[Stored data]
»»
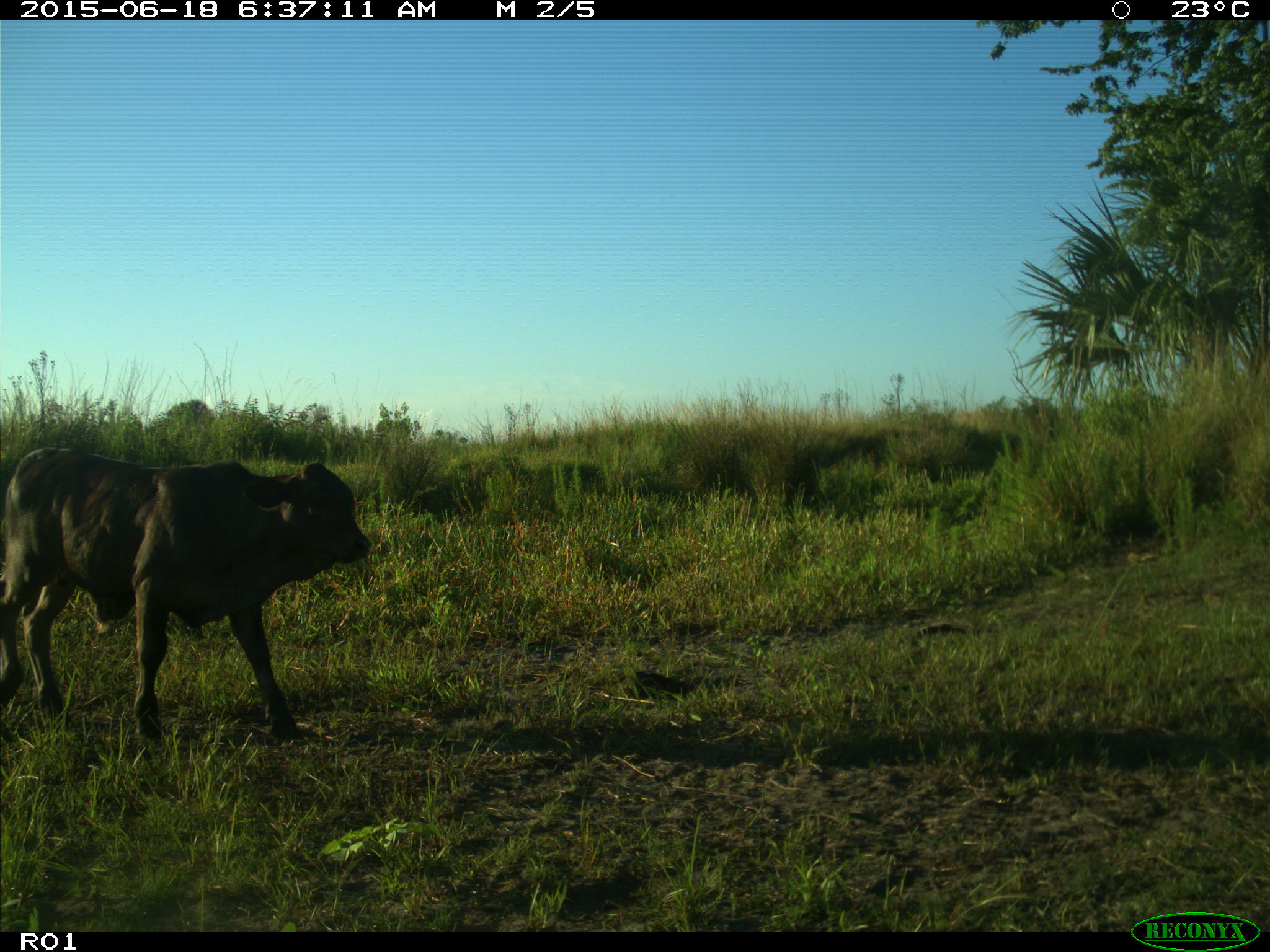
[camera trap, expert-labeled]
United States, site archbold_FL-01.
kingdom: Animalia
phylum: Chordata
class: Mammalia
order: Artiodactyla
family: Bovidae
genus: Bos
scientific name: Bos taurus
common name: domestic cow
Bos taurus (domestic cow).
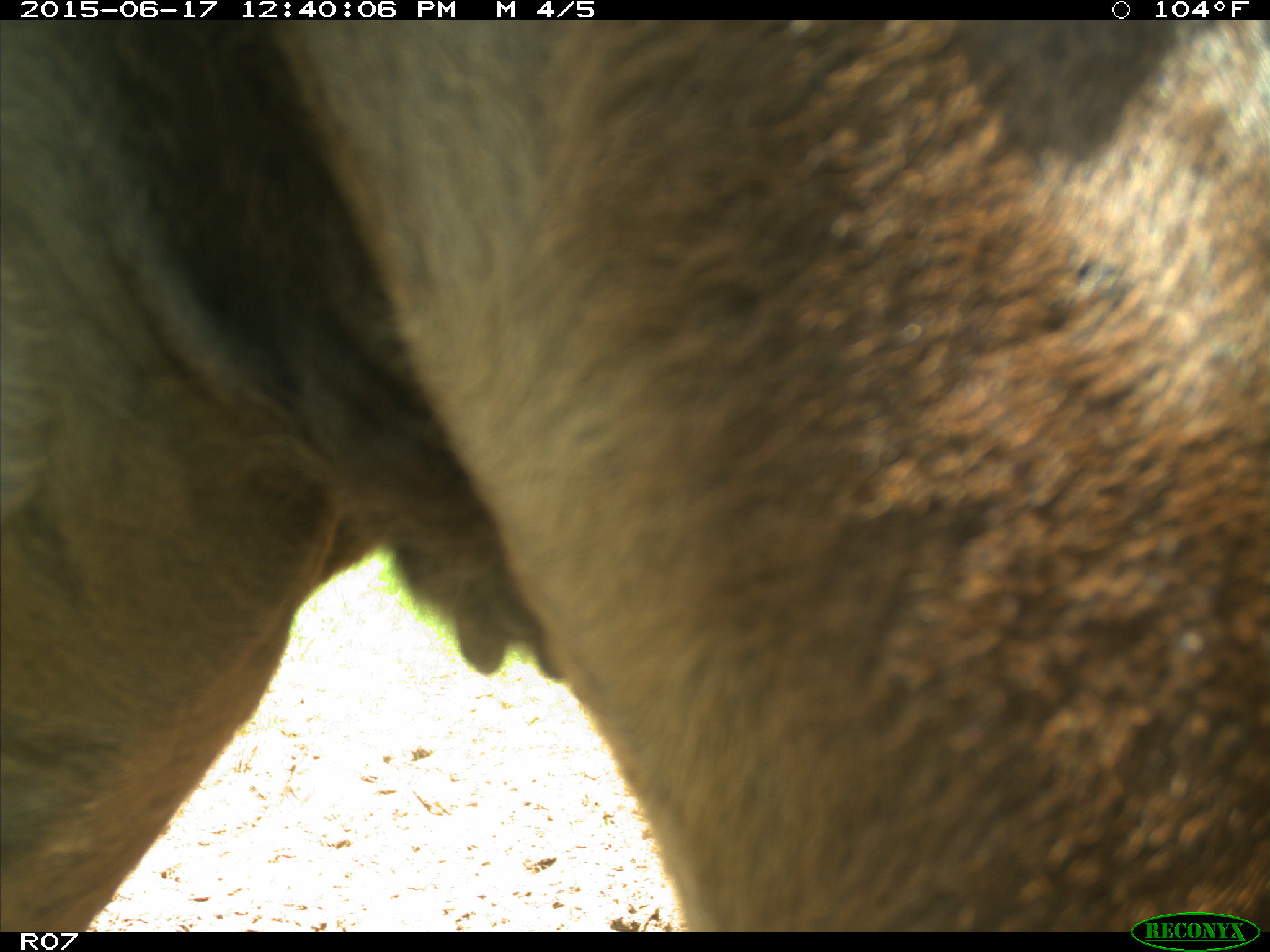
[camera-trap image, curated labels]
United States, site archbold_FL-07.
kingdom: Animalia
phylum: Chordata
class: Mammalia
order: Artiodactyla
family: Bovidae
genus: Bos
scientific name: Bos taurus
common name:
««
• Assigned task:
Each entry should be repeated exactly as it appears; the pictures stay out.

• Written solution:
[camera trap, expert-labeled]
United States, site archbold_FL-01.
kingdom: Animalia
phylum: Chordata
class: Mammalia
order: Artiodactyla
family: Bovidae
genus: Bos
scientific name: Bos taurus
common name: domestic cow
Bos taurus (domestic cow).
[camera-trap image, curated labels]
United States, site archbold_FL-07.
kingdom: Animalia
phylum: Chordata
class: Mammalia
order: Artiodactyla
family: Bovidae
genus: Bos
scientific name: Bos taurus
common name:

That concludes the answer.